▶ _TASK DETAILS_: Copy out, word for word, the lines of the listing below, starting at the line that contains "What distance from the viewer is point" and ending at the line that contains "39.5 inches".

---

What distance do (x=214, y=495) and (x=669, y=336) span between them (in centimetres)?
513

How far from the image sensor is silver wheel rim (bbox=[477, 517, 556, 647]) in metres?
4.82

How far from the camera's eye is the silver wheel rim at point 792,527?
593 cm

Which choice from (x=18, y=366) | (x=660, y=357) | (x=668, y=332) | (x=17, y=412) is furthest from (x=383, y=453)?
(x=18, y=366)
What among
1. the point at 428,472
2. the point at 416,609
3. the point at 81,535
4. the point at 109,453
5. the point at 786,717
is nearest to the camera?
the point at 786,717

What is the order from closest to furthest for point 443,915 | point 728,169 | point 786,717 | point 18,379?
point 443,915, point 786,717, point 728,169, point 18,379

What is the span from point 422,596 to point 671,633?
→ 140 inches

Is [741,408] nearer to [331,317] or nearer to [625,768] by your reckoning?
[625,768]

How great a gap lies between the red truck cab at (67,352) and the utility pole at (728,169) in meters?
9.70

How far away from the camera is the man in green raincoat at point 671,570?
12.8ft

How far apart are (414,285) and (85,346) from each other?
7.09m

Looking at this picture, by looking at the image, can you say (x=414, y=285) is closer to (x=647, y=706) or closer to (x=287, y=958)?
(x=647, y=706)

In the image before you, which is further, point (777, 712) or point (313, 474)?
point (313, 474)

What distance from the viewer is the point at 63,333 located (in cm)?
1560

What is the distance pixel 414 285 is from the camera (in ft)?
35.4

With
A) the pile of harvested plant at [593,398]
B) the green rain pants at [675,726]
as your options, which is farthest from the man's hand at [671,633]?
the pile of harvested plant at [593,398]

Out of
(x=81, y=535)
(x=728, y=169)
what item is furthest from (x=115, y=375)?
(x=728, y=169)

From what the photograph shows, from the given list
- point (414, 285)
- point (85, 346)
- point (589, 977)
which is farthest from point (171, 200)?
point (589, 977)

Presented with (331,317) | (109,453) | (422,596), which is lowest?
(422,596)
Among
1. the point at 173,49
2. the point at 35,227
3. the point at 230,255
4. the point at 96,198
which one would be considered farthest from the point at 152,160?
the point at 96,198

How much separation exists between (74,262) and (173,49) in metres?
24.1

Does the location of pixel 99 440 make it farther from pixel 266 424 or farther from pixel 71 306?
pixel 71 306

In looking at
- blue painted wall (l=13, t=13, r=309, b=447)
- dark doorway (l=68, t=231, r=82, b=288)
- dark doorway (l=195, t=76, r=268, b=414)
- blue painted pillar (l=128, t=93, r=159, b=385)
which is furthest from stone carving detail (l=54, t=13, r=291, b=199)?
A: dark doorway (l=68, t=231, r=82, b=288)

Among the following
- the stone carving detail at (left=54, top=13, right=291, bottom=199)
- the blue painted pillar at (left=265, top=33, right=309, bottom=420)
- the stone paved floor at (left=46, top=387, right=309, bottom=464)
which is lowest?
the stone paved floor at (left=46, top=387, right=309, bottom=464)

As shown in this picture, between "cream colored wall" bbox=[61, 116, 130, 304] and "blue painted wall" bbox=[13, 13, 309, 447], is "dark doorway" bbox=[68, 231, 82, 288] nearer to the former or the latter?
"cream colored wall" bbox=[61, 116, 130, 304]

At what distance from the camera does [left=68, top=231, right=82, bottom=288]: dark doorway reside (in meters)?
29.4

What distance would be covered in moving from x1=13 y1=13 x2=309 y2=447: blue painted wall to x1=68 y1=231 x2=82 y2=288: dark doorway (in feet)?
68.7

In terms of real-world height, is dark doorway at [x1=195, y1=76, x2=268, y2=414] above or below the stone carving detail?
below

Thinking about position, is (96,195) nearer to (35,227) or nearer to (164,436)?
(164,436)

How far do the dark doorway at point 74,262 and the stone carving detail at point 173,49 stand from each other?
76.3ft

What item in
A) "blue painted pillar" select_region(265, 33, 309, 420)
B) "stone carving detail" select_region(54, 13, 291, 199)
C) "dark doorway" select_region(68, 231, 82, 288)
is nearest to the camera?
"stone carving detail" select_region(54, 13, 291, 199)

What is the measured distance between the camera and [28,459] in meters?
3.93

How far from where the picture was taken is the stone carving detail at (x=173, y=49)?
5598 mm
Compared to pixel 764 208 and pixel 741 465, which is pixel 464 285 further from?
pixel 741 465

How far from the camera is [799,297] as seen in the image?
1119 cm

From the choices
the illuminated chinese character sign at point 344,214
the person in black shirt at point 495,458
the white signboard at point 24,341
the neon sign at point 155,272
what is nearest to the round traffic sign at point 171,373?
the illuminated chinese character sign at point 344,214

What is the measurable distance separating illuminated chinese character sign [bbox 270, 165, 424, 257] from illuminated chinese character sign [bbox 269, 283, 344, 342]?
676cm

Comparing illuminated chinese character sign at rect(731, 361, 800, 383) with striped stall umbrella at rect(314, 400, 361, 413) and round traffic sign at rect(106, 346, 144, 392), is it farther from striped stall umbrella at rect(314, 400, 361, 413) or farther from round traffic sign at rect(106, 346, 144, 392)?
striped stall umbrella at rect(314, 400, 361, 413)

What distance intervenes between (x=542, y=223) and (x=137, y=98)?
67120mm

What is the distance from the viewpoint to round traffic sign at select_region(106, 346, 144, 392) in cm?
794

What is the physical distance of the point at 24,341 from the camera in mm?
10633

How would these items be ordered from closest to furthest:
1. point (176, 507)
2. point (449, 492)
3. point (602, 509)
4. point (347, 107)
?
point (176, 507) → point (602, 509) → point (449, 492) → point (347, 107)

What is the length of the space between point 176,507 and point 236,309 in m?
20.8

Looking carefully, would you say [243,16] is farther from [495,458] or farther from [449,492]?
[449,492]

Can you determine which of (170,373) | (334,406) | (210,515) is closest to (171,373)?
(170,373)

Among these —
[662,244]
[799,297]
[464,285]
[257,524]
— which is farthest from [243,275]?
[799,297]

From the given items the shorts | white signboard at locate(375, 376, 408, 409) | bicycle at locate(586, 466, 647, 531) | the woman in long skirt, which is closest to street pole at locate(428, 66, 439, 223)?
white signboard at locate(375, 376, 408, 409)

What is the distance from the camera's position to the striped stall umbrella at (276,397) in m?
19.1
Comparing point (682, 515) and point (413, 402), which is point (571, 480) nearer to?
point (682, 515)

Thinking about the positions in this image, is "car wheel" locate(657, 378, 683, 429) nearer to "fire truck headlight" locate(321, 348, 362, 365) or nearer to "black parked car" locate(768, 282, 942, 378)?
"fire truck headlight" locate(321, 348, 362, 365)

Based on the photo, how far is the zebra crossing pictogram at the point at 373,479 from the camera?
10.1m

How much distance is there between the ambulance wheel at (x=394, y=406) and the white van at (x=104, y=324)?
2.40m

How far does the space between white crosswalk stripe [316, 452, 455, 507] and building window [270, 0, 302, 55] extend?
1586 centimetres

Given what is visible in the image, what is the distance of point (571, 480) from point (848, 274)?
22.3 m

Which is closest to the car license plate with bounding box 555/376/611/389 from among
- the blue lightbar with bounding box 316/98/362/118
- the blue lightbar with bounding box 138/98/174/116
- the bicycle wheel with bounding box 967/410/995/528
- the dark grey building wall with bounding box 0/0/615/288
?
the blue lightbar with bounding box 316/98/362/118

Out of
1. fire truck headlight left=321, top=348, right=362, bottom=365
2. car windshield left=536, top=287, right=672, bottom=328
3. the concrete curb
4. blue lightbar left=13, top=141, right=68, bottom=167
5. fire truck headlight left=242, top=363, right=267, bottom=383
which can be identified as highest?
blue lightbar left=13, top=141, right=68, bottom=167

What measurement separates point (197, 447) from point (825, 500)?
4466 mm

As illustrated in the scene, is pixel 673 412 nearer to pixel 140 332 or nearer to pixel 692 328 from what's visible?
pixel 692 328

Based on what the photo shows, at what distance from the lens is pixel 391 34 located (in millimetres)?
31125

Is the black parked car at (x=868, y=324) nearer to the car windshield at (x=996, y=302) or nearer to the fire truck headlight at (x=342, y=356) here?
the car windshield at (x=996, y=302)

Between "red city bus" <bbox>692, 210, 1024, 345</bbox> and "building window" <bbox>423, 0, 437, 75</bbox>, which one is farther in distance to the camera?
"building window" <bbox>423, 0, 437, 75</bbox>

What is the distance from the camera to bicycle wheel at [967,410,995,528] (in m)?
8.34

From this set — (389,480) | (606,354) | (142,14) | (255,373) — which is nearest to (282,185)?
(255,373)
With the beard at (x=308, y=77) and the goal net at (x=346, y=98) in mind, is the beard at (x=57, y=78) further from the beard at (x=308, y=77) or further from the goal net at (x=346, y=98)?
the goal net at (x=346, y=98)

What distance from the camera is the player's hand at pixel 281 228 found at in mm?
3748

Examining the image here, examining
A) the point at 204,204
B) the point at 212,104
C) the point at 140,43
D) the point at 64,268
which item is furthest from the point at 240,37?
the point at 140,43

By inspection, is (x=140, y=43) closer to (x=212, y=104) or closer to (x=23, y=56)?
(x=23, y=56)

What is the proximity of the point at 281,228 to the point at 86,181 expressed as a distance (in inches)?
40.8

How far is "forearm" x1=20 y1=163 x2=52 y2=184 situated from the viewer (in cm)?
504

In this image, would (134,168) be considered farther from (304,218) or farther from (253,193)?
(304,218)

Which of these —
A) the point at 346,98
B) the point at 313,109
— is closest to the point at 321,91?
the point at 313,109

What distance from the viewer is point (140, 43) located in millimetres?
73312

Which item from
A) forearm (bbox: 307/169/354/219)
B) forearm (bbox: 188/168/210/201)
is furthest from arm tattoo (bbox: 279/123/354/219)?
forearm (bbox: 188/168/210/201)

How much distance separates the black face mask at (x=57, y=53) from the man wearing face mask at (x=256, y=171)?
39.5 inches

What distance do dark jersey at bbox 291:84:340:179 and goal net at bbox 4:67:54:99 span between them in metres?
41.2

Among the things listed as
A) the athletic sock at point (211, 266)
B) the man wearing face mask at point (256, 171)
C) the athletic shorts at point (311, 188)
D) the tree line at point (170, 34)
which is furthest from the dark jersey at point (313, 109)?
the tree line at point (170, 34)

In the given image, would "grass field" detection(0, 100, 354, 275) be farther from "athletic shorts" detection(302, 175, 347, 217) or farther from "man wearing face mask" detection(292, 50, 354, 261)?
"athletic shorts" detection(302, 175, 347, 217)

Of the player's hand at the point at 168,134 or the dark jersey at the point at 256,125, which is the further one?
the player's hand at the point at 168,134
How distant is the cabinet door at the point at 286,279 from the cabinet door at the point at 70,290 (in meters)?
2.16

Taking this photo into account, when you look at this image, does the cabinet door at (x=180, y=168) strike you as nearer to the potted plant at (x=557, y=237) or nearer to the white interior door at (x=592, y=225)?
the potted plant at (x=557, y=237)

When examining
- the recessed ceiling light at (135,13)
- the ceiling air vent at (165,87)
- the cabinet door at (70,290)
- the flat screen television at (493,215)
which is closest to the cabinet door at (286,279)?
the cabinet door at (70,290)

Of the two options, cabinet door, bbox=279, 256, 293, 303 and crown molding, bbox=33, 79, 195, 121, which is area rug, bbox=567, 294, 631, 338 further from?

---

▶ _EXERCISE RESULT_:
What distance from the viewer is point (140, 43) located in millimetres?
73312

Which item from
A) forearm (bbox: 307/169/354/219)
B) forearm (bbox: 188/168/210/201)
is furthest from arm tattoo (bbox: 279/123/354/219)?
forearm (bbox: 188/168/210/201)

How much distance separates the black face mask at (x=57, y=53) from the man wearing face mask at (x=256, y=171)?
39.5 inches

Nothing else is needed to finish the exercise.